* [WRITTEN TASK 1]: From the forum thread below, list every distinct username that appears as the author of a post, in order of first appearance, giving each name only once.

____ PASSAGE PROVIDED

# What a crazy egg day!



## tortadise (May 7, 2014)

Geeze come home from work, throw some shorts on and bam eggs everywhere. 

Got one egg from some pretty rare lobatse hinge backs that just came a few weeks ago from South Africa. Here's the mom. Still in quarantine too.


It's the egg on the top. Being cooled with the Chaco egg that was laid Saturday



Then our big leopard laid a 17 egg clutch. Pretty good size clutch. She usually lays around 10-12




Then found 4 eggs in the Sri Lankan star pen.

During all this madness the dogs were going crazy at the steps for one of the building is. Find out it was a cottonmouth. So battled trying to catch that for 30 minutes. What a night.


----------



## guille24 (May 7, 2014)

Awesome ! Congrats and I hope all of the hatch !


----------



## bouaboua (May 7, 2014)

Congrats, Congrats, Congrats! ! ! ! !!


----------



## wellington (May 7, 2014)

Wow, busy, busy. Good luck with them.


----------



## shanu303 (May 7, 2014)

CONGRATS!!


----------



## mike taylor (May 7, 2014)

You didn't kill it did you? I love snakes just as much as tortoises .


----------



## tortoise Inc (May 7, 2014)

What's going on in Picture four, is she digging, do they wee to make the soil diggable if soil is to dry....


----------



## tortadise (May 8, 2014)

mike taylor said:


> You didn't kill it did you? I love snakes just as much as tortoises .


I didn't it did get away though. Found a crack into the siding of the outside greenhouse. So he's living around there. Not too worried about the torts and snakes. Torts are so docile they pose no threat. But all the volunteers, and my dogs I do worry about. I always relocate them a couple hundred acres up to a pond. Except the copperheads. I take them about a1000 acres over to a forest area.

________
____ RECORDS FOR THE TASK

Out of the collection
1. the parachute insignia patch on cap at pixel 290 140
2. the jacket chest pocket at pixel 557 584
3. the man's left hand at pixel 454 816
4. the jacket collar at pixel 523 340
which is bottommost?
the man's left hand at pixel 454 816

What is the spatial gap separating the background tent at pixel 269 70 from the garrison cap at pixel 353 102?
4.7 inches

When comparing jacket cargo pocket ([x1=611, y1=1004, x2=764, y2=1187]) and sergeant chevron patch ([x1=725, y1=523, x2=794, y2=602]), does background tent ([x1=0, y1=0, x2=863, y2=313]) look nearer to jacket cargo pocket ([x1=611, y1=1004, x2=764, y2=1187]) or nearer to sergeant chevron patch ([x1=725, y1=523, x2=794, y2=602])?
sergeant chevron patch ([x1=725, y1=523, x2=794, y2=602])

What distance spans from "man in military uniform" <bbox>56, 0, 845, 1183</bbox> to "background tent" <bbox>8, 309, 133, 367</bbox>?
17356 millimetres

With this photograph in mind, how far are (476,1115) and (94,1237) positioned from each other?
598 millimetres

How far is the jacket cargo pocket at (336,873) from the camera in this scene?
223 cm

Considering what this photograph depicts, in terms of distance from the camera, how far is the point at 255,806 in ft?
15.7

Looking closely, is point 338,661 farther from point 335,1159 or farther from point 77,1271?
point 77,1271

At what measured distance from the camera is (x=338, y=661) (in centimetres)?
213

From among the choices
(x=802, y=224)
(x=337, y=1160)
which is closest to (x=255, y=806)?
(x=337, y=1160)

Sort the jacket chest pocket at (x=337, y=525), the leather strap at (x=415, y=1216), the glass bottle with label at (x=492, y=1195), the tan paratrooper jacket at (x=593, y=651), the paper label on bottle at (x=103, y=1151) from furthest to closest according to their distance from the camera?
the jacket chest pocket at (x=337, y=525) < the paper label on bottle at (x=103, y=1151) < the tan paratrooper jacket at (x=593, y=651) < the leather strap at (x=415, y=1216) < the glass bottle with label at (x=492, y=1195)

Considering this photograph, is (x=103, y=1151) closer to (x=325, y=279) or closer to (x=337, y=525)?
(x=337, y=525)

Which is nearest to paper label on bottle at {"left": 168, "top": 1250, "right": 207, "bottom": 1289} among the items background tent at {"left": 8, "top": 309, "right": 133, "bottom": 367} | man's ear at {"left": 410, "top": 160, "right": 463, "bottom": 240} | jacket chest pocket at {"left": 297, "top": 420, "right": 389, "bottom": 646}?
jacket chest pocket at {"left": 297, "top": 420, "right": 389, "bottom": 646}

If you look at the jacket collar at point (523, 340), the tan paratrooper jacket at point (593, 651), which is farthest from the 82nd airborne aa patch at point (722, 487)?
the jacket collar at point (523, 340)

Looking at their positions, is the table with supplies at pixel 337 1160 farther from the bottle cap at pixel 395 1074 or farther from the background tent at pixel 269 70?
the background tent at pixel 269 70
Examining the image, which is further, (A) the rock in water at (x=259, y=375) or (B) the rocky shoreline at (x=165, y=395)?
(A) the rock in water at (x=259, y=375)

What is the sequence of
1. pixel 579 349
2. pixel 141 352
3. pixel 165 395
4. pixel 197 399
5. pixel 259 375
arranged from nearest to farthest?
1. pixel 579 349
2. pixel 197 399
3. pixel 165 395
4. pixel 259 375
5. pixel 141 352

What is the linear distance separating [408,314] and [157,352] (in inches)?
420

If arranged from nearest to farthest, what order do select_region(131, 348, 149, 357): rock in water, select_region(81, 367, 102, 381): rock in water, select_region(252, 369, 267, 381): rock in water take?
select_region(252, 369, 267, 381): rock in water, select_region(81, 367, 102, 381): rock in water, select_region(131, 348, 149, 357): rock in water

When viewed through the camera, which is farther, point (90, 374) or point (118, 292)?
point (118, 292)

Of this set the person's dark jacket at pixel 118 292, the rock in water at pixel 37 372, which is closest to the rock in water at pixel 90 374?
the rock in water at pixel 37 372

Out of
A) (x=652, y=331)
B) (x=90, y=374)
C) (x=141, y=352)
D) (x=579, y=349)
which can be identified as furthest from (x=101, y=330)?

________

* [WRITTEN TASK 2]: Present the entries from the line containing "Examining the image, which" through the final line of the entries as a Markdown table with the columns Row and Line, omitting blank lines.

* [FULL RESPONSE 1]:
1. tortadise
2. guille24
3. bouaboua
4. wellington
5. shanu303
6. mike taylor
7. tortoise Inc

* [FULL RESPONSE 2]:
| Row | Line |
|---|---|
| 1 | Examining the image, which is further, (A) the rock in water at (x=259, y=375) or (B) the rocky shoreline at (x=165, y=395)? |
| 2 | (A) the rock in water at (x=259, y=375) |
| 3 | What is the sequence of |
| 4 | 1. pixel 579 349 |
| 5 | 2. pixel 141 352 |
| 6 | 3. pixel 165 395 |
| 7 | 4. pixel 197 399 |
| 8 | 5. pixel 259 375 |
| 9 | arranged from nearest to farthest? |
| 10 | 1. pixel 579 349 |
| 11 | 2. pixel 197 399 |
| 12 | 3. pixel 165 395 |
| 13 | 4. pixel 259 375 |
| 14 | 5. pixel 141 352 |
| 15 | What is the linear distance separating [408,314] and [157,352] (in inches)? |
| 16 | 420 |
| 17 | If arranged from nearest to farthest, what order do select_region(131, 348, 149, 357): rock in water, select_region(81, 367, 102, 381): rock in water, select_region(252, 369, 267, 381): rock in water take? |
| 18 | select_region(252, 369, 267, 381): rock in water, select_region(81, 367, 102, 381): rock in water, select_region(131, 348, 149, 357): rock in water |
| 19 | When viewed through the camera, which is farther, point (90, 374) or point (118, 292)? |
| 20 | point (118, 292) |
| 21 | Of this set the person's dark jacket at pixel 118 292, the rock in water at pixel 37 372, which is closest to the rock in water at pixel 90 374? |
| 22 | the rock in water at pixel 37 372 |
| 23 | Out of |
| 24 | A) (x=652, y=331) |
| 25 | B) (x=90, y=374) |
| 26 | C) (x=141, y=352) |
| 27 | D) (x=579, y=349) |
| 28 | which can be identified as furthest from (x=101, y=330)? |